The merger, which added over Rs 4.3 lakh crore in home loans to the bank’s portfolio, pushed overall bank credit growth to 19.7%. RBI data indicates that the merger contributed five percentage points to the growth in bank credit. Without the merger, the year-on-year increase would have been 14.7%. Bank credit stood at Rs 148 lakh crore as of July 28.
Within personal loans, the housing finance portfolio of banks surged by 37.4% to reach Rs 24.3 lakh crore as of July-end. It would have been Rs 20 lakh crore without the merger.
Another consequence of the merger was a slowdown in bank credit extended to housing finance companies. Additionally, there was a 12.3% year-on-year increase in bank credit to the commercial real estate sector, reaching Rs 4 lakh crore, which would have been Rs 3.3 lakh crore without the merger.
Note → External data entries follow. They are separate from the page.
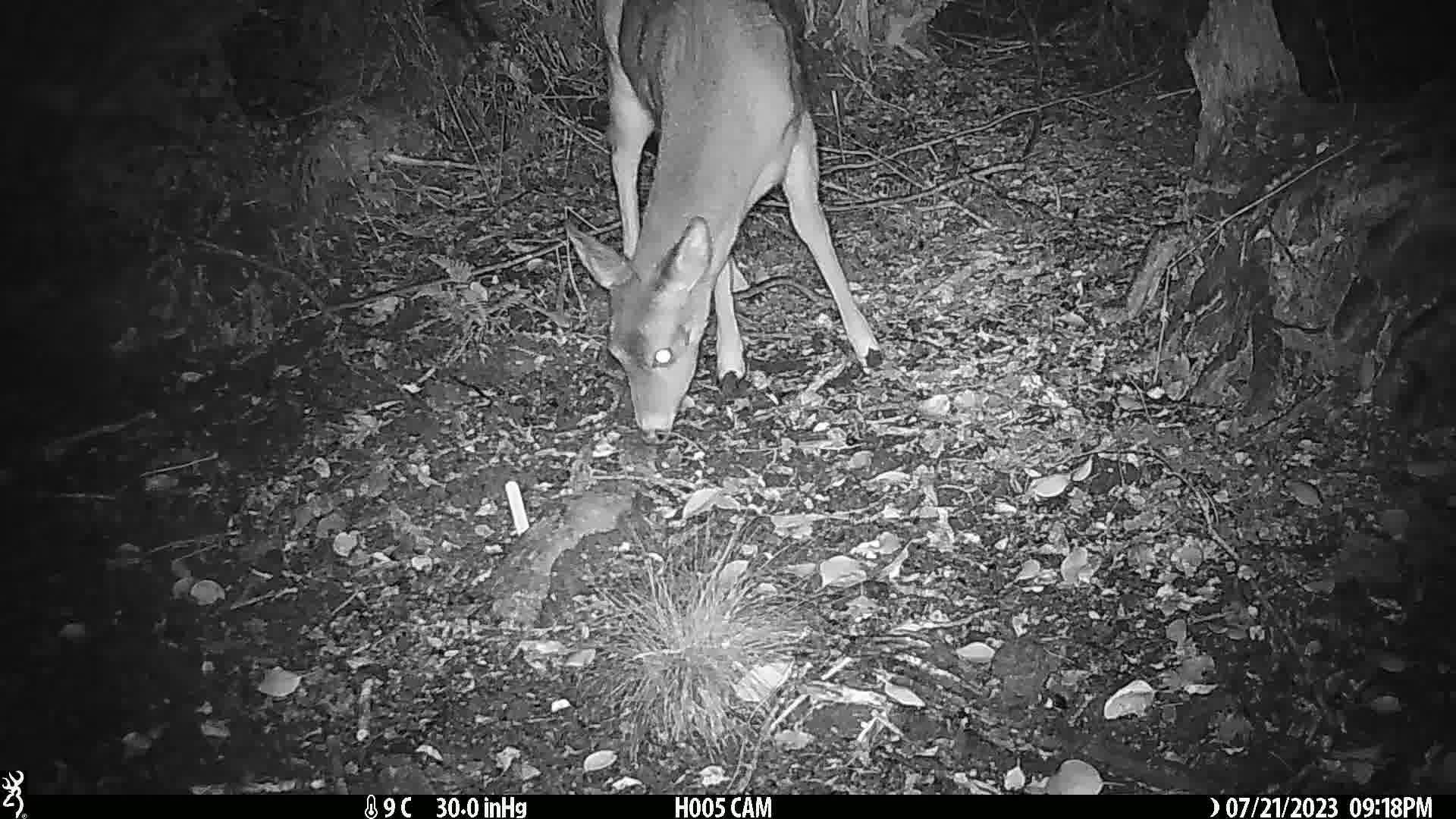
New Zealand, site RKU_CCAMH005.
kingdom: Animalia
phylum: Chordata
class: Mammalia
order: Artiodactyla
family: Cervidae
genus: Odocoileus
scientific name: Odocoileus virginianus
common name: white-tailed deer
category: white tailed deer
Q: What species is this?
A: White tailed deer (white-tailed deer) (Odocoileus virginianus).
Given that credit growth to the industry sector remains in single digits, the primary driver for loan growth is advances to the services sector, with non-bank finance companies (NBFCs) being the major consumers of bank credit. “Lending to NBFCs grew by 23.6% year-on-year in July 2023, compared to 24.6% in July 2022. As anticipated, the outstanding amount to NBFCs declined month-on-month due to the reclassification of HDFC’s borrowings,” said CareEdge Ratings.